§ **WHAT THIS TASK INVOLVES**: In the entries that follow, find the word "site" and report each line it is on.
• • •
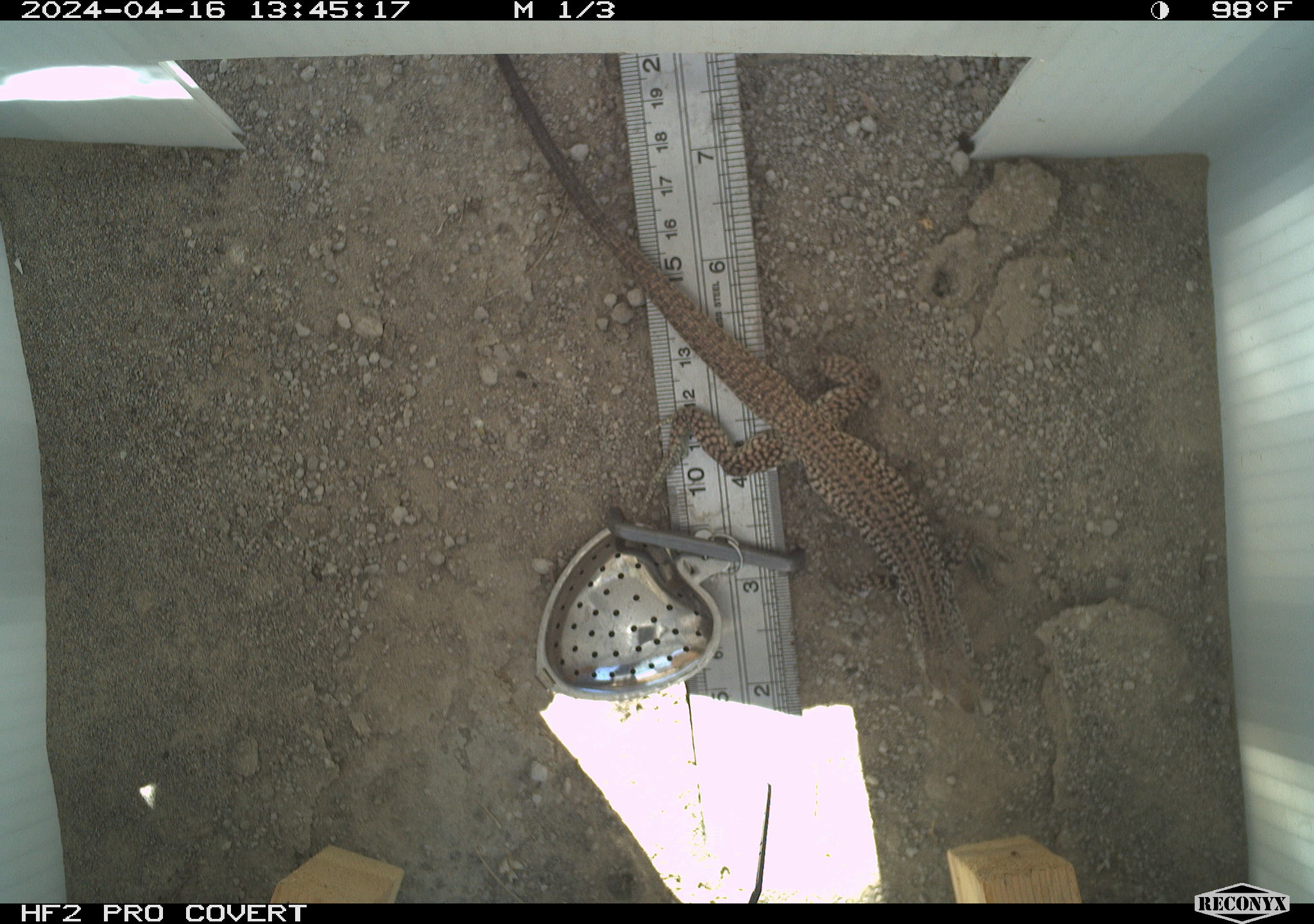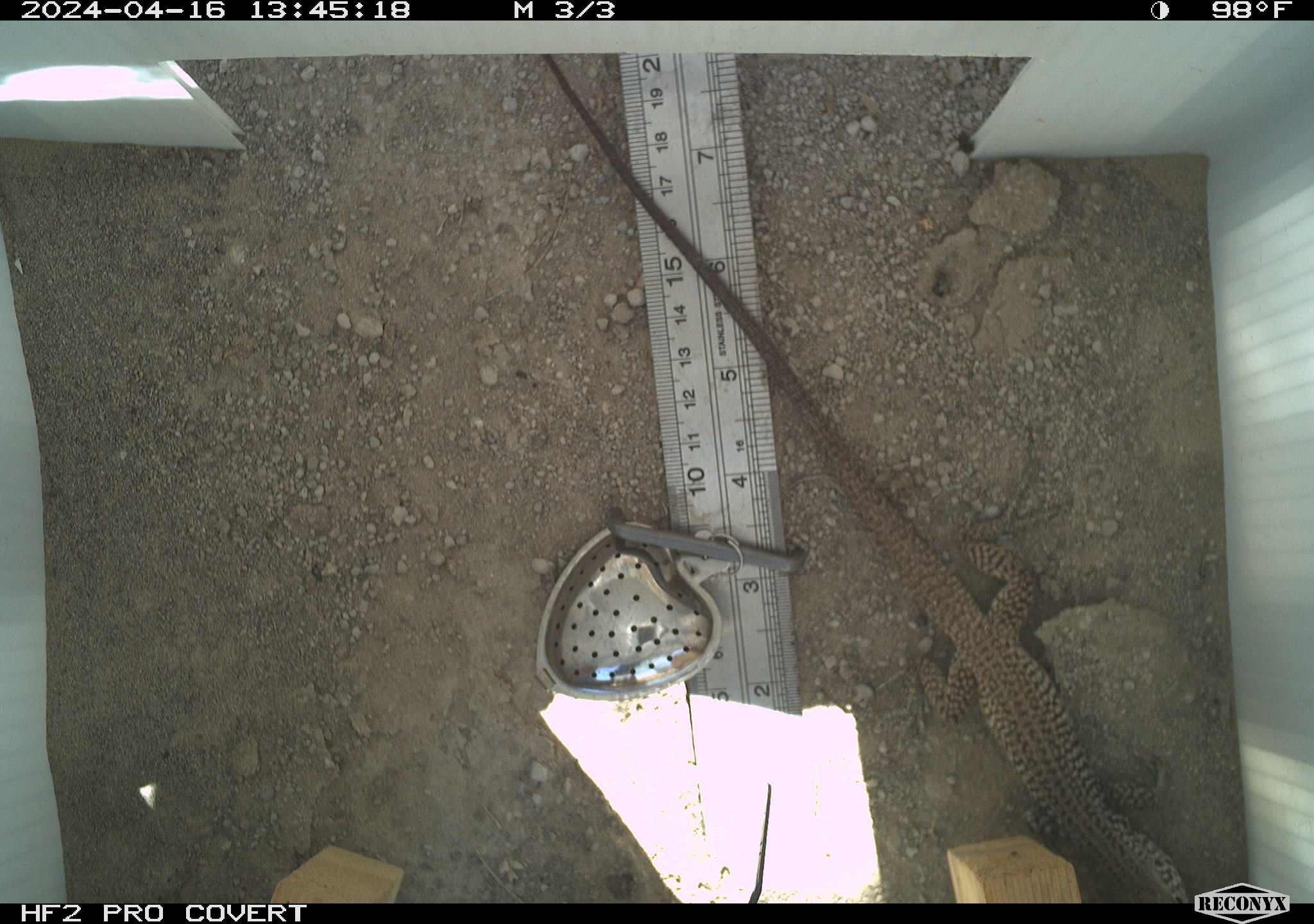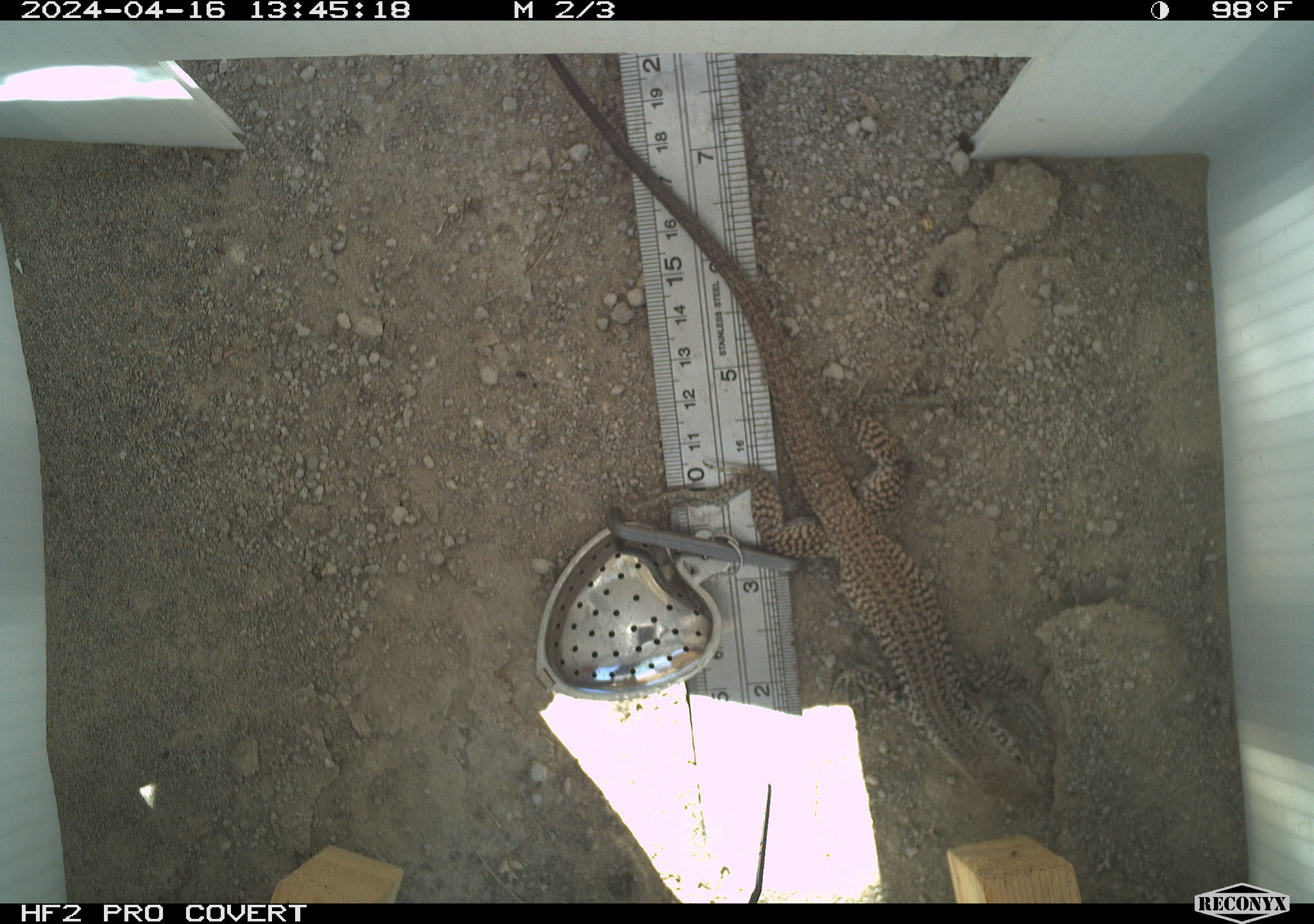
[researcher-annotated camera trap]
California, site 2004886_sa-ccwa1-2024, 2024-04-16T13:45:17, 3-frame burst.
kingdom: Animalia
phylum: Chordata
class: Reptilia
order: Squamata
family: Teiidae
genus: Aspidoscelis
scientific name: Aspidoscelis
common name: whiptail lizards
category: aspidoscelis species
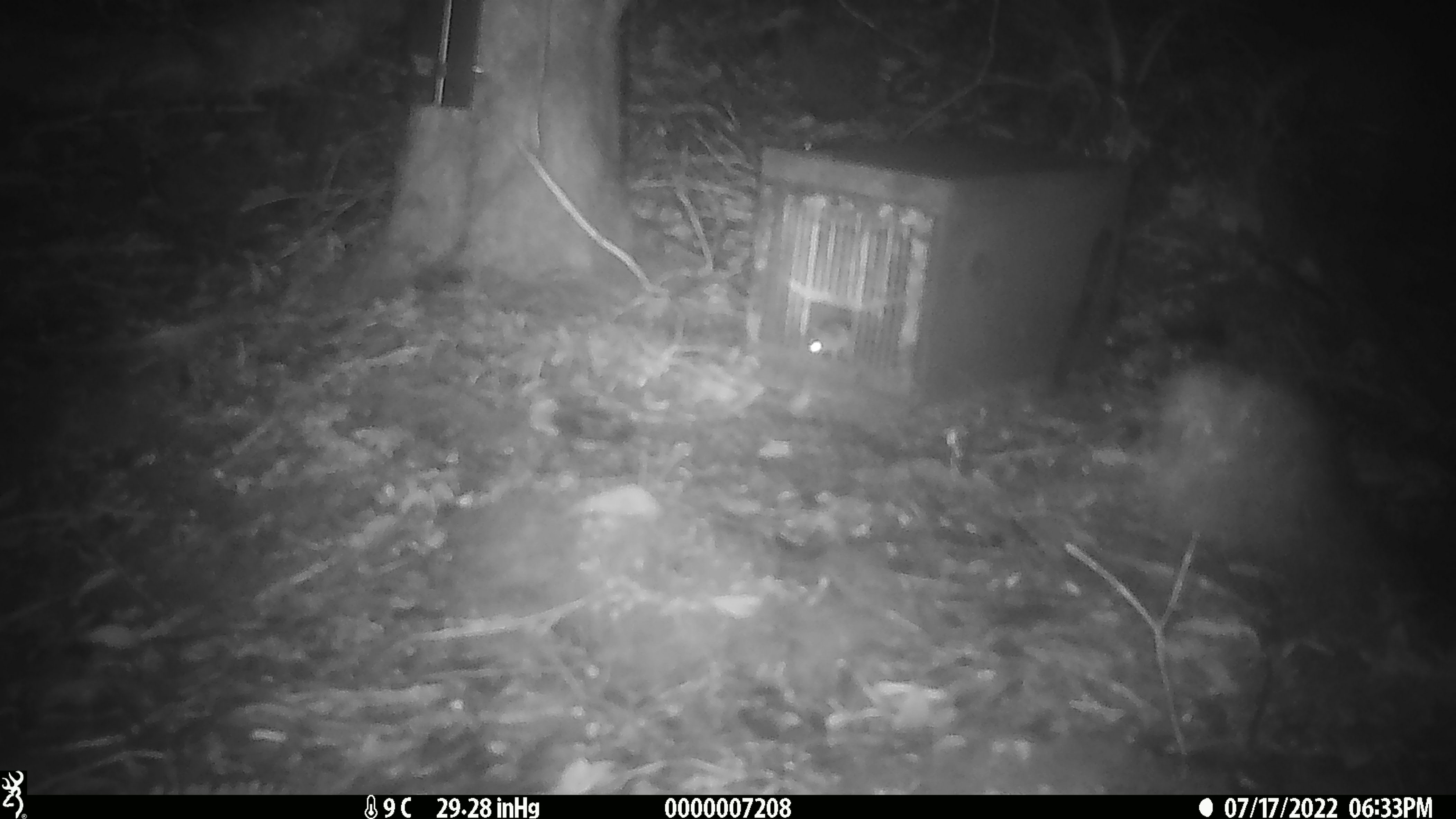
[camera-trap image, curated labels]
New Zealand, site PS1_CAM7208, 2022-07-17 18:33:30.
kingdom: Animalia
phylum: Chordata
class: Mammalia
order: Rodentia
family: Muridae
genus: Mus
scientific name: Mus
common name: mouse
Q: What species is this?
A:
• • •
§ **YOUR RESPONSE**:
California, site 2004886_sa-ccwa1-2024, 2024-04-16T13:45:17, 3-frame burst.
New Zealand, site PS1_CAM7208, 2022-07-17 18:33:30.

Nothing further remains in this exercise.